> [Stated task a]: Output the passage on Ghana's school reforms verbatim, beginning at the words "As Ghana’s educational" and stopping after "are in English.".

──────── Supplied passage ────────

Ghana Educational Reforms



EDUCATIONAL REFORM IN GHANA:
THE SENIOR SECONDARY SCHOOL

by Nancy W. Keteku
In 1987, Ghana’s Ministry of Education introduced a restructured educational system that gradually replaced the British-based O-level and A-level system. The transition was completed in June, 1996, when the last class took A-level exams. The last O-level exams were administered in June 1994, although remedial exams will be offered through 1999. Educational reform affects all Ghanaian schools, public and private, except for three non-Ghanaian schools that offer the American high school, London O/A level and the IGCSE/IB curricula. The Senior Secondary School curriculum, including syllabi, schedules, exams, marking systems, and to some extent textbooks, is determined by the Ministry of Education and is identical in all 500 Ghanaian secondary schools.
As Ghana’s educational reforms are implemented, review and curriculum adjustment are frequent. The list of required subjects, the grading system, and some subject syllabi may be different for each successive class. Admission officials are encouraged to contact the USIS Educational Advising Center in Accra for clarification and evaluation of applicants’ transcripts and to confirm all secondary school examination results from the West African Examinations Council, WAEC.
Primary School
Ghanaian children enter Class One (first grade) during the calendar year in which they reach their sixth birthdays. For the first three years, teaching may be entirely in English or may integrate English and local languages. The majority of teachers are certified, having graduated from three-year Teacher Training Colleges. Children are taught to read in English, and all textbooks are in English.
Junior Secondary School
Junior Secondary School, or JSS, comprises Forms I through III (grades seven through nine). Admission is open to any student who has completed primary class six; there are no entrance exams, and junior secondary schools are part of the country’s nine-year Basic Education scheme to which all Ghanaian children are entitled. Junior secondary schools are usually sited on the same compounds as primary schools, and the school year for both systems runs for forty weeks, from October to August, six hours per day. The majority of JSS teachers are certified; in urban private schools, university graduates are found on teaching staffs.
At the end of JSS Form III (ninth grade, fifteen years of age), two hundred thousand students take the Basic Education Certificate Examination (BECE). In 1998, the number of subjects examined was reduced from eleven or twelve to nine or ten, French being the optional subject. The BECE is administered and graded by WAEC; grading is on a descending 1-9 scale and consists of Continuous Assessment grades submitted by the student’s school (30%) and the BECE national exam (70%). Nationwide, about four percent of the grades in any one exam are 1’s.

────────

> [Stated task b]: Find every line of the rows that contains the string "further", and copy each one out in full. Case counts.

──────── Dataset ────────

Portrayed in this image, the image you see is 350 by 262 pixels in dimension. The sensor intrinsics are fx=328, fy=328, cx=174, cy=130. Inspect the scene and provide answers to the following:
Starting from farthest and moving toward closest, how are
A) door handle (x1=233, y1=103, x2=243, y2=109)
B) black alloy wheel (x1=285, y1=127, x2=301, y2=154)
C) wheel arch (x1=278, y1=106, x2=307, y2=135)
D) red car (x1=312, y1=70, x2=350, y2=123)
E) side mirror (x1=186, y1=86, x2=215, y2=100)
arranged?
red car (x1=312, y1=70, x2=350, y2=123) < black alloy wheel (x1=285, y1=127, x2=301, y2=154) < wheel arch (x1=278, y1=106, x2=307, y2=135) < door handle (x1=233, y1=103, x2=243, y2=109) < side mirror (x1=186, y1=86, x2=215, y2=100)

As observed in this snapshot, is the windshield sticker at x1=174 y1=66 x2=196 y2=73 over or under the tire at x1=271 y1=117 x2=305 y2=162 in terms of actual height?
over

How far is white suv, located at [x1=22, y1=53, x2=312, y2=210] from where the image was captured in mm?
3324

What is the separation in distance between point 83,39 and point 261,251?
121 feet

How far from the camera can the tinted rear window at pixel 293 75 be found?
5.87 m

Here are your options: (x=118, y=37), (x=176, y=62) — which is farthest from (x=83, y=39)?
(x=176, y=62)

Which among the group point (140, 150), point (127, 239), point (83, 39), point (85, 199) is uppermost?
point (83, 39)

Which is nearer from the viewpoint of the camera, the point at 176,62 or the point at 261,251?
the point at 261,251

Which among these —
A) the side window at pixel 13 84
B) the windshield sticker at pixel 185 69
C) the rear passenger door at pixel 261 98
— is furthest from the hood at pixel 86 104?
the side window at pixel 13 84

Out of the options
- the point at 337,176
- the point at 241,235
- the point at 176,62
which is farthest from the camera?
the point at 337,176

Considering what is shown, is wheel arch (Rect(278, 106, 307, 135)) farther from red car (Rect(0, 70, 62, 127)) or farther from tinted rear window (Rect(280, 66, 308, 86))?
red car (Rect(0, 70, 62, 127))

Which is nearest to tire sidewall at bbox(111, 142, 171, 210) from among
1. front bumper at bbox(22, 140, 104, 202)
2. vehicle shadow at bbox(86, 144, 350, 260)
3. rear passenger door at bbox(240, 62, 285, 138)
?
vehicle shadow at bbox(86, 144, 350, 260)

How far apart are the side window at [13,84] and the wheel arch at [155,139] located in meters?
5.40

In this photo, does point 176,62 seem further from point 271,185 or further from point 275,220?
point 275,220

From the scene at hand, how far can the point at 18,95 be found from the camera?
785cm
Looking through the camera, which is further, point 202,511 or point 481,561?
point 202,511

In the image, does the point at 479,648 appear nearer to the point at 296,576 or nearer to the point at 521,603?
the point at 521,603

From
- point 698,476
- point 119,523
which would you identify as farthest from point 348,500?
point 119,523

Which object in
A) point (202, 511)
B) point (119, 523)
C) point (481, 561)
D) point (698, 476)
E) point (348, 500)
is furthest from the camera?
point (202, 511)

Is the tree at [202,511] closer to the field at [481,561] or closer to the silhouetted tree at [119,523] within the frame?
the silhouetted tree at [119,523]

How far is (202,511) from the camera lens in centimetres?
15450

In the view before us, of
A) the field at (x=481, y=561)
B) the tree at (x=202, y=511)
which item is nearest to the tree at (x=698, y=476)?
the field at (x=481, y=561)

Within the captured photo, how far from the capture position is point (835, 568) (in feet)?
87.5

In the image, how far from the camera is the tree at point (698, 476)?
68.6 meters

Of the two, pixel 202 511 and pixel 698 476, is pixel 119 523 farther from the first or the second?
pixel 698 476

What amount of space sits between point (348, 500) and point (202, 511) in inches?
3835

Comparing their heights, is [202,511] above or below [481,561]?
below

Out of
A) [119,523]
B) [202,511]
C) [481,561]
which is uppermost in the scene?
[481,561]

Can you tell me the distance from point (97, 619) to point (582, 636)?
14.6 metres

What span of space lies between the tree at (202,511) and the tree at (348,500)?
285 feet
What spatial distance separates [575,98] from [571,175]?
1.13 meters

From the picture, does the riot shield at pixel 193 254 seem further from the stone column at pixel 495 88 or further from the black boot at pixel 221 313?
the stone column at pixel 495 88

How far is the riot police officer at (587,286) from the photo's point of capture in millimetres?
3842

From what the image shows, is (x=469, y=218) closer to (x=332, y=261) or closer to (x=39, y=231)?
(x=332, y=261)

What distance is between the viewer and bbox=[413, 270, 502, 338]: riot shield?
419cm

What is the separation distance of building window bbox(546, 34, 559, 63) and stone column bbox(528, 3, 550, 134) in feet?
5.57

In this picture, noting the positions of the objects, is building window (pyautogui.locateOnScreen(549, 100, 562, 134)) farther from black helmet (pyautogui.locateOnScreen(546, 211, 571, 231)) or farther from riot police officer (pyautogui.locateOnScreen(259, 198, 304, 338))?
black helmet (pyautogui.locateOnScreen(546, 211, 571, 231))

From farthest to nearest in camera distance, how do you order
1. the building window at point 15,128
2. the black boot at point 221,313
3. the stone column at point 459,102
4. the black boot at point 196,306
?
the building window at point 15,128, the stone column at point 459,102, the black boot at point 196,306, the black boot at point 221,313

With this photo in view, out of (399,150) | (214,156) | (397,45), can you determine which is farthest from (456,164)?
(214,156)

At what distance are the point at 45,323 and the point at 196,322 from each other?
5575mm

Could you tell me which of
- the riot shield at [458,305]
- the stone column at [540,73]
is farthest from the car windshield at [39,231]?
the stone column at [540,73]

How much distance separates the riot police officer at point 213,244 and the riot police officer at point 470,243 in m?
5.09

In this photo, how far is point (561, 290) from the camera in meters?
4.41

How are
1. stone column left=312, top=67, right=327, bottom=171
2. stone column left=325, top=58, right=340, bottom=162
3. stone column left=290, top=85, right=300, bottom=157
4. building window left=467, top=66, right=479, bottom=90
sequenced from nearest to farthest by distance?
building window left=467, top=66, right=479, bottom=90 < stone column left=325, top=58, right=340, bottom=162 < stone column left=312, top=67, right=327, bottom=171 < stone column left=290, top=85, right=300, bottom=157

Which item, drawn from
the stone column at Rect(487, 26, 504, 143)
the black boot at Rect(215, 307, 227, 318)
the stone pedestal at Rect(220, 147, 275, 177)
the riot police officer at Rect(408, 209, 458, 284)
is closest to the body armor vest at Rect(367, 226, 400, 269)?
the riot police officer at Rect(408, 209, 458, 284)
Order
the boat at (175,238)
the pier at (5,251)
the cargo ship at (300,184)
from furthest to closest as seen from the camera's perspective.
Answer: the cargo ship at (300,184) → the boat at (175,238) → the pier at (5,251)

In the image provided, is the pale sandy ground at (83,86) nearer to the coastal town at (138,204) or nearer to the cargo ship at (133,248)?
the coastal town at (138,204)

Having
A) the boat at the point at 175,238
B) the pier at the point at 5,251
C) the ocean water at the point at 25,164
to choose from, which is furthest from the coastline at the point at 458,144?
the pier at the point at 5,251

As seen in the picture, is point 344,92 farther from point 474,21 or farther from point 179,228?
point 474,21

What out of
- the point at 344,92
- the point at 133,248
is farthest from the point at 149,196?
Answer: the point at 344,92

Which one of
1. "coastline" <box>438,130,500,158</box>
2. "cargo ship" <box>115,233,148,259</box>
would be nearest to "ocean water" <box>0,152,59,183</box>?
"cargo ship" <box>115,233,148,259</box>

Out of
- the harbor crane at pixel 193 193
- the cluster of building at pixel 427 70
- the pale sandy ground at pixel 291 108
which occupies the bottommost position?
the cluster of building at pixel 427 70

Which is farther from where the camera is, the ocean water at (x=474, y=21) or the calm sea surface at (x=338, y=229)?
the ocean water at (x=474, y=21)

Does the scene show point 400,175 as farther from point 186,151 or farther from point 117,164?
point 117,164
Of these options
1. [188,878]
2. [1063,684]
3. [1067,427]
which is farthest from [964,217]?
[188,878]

────────

> [Correct answer a]:
As Ghana’s educational reforms are implemented, review and curriculum adjustment are frequent. The list of required subjects, the grading system, and some subject syllabi may be different for each successive class. Admission officials are encouraged to contact the USIS Educational Advising Center in Accra for clarification and evaluation of applicants’ transcripts and to confirm all secondary school examination results from the West African Examinations Council, WAEC.
Primary School
Ghanaian children enter Class One (first grade) during the calendar year in which they reach their sixth birthdays. For the first three years, teaching may be entirely in English or may integrate English and local languages. The majority of teachers are certified, having graduated from three-year Teacher Training Colleges. Children are taught to read in English, and all textbooks are in English.

> [Correct answer b]:
In this photo, does point 176,62 seem further from point 271,185 or further from point 275,220?
Looking through the camera, which is further, point 202,511 or point 481,561?
From the picture, does the riot shield at pixel 193 254 seem further from the stone column at pixel 495 88 or further from the black boot at pixel 221 313?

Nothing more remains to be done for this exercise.